• [What you need to do]:
Retype the lines from the line with "Hampton Inn &" to the line with "Inflation slows in January", both included, leaving the pictures out of your answer.

• [Dataset extract]:

○ ○ ○ ○

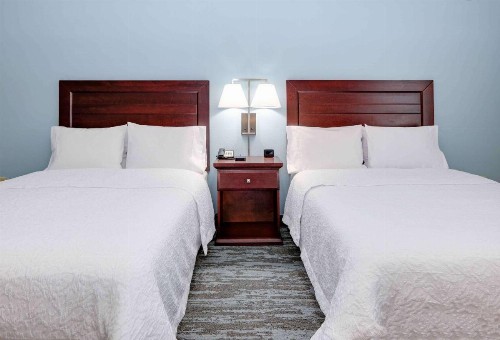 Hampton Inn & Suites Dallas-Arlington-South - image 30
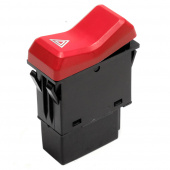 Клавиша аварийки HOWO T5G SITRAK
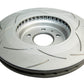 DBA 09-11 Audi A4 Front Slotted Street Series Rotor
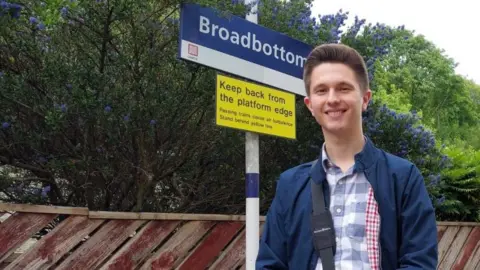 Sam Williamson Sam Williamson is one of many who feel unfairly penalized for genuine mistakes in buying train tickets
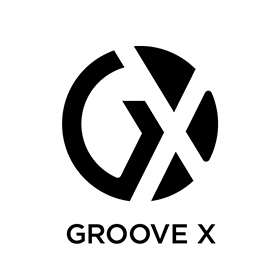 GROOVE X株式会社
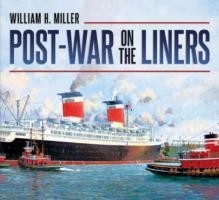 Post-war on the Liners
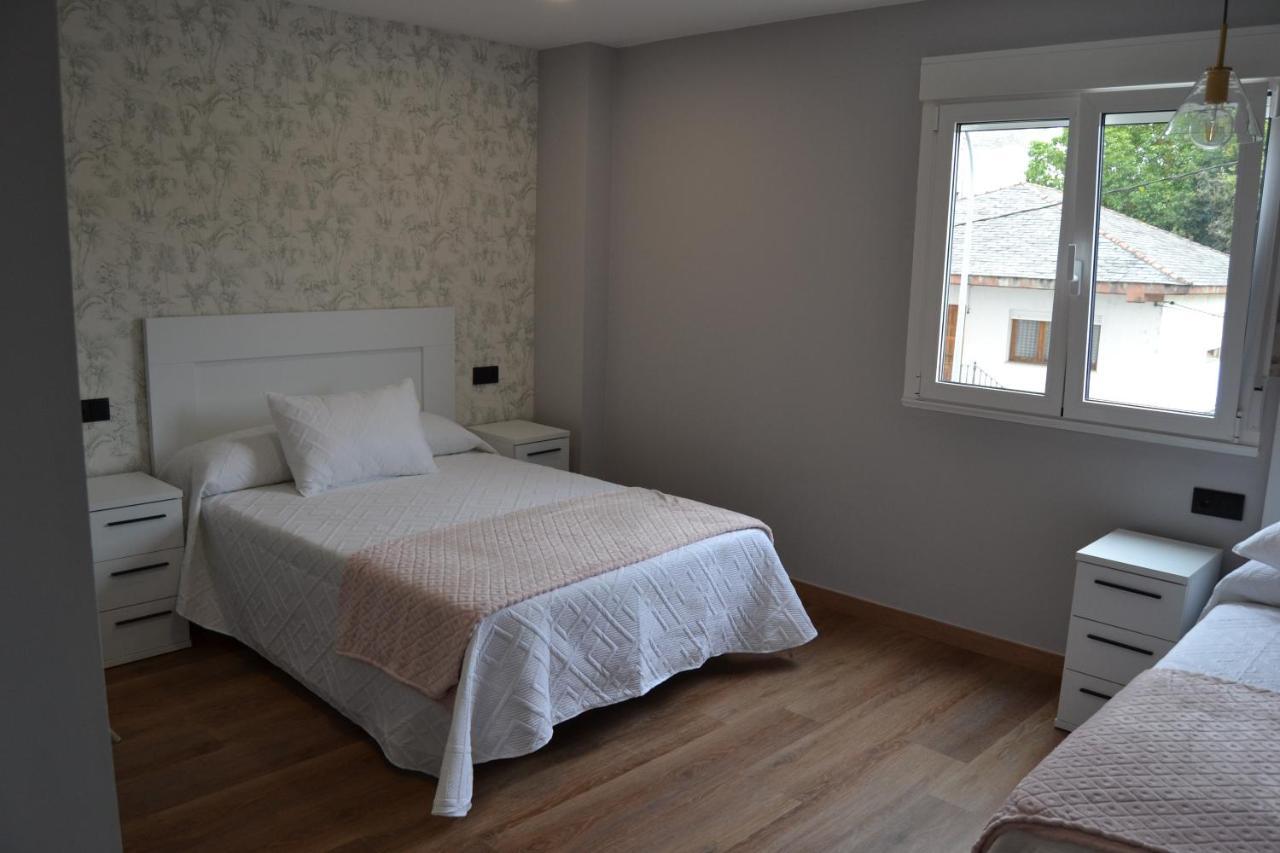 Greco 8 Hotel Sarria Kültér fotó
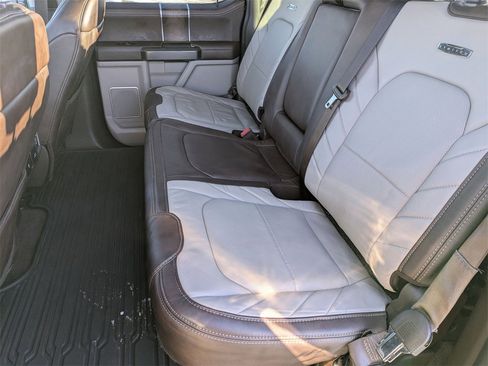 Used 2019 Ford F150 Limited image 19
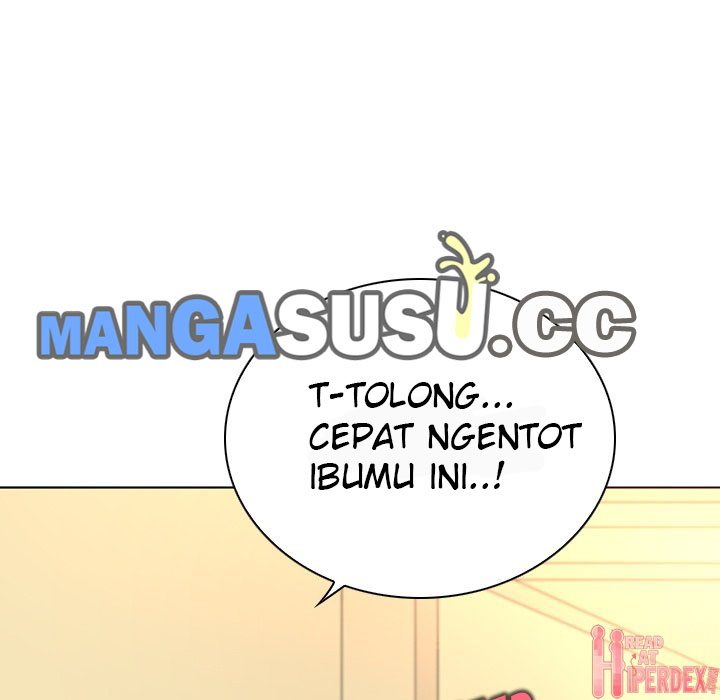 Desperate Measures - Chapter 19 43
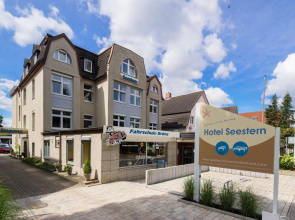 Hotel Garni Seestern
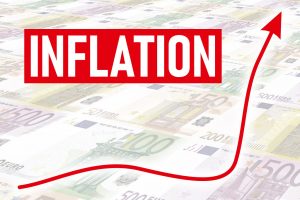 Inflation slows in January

○ ○ ○ ○

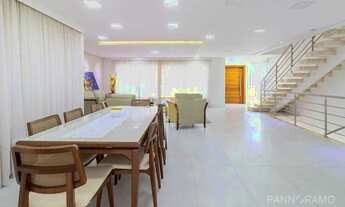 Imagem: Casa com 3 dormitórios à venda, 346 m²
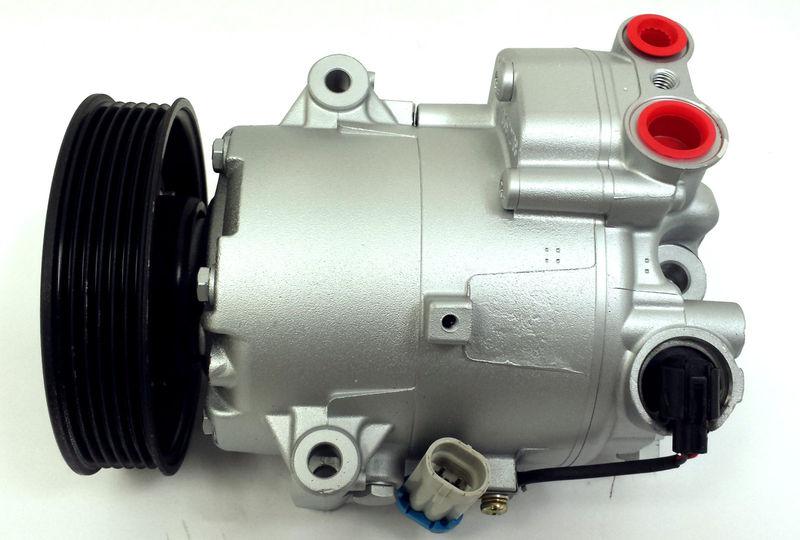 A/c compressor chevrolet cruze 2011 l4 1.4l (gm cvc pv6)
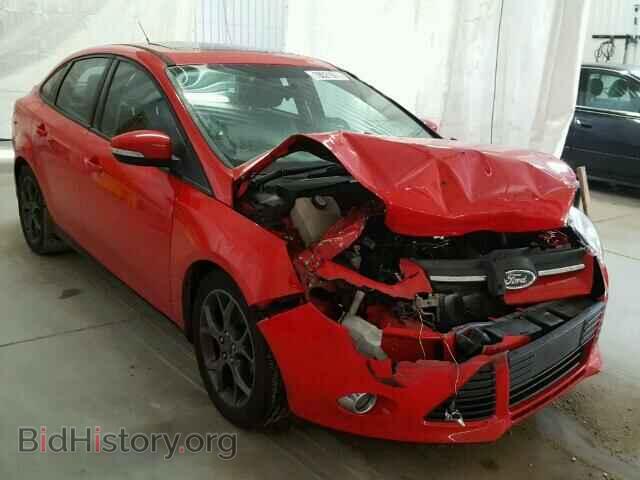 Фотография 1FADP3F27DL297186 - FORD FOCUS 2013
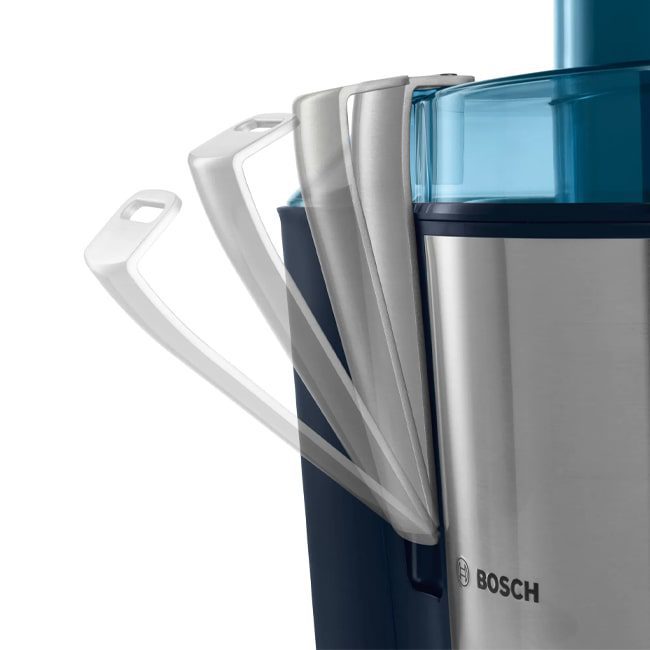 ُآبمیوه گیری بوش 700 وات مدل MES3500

○ ○ ○ ○

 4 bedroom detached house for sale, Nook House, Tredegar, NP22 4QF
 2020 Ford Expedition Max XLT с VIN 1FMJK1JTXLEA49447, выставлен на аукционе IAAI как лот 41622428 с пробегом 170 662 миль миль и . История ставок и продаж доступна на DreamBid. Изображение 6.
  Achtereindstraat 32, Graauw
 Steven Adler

○ ○ ○ ○

• [Solution to this problem]:
 Hampton Inn & Suites Dallas-Arlington-South - image 30
 Клавиша аварийки HOWO T5G SITRAK
 DBA 09-11 Audi A4 Front Slotted Street Series Rotor
 Sam Williamson Sam Williamson is one of many who feel unfairly penalized for genuine mistakes in buying train tickets
 GROOVE X株式会社
 Post-war on the Liners
 Greco 8 Hotel Sarria Kültér fotó
 Used 2019 Ford F150 Limited image 19
 Desperate Measures - Chapter 19 43
 Hotel Garni Seestern
 Inflation slows in January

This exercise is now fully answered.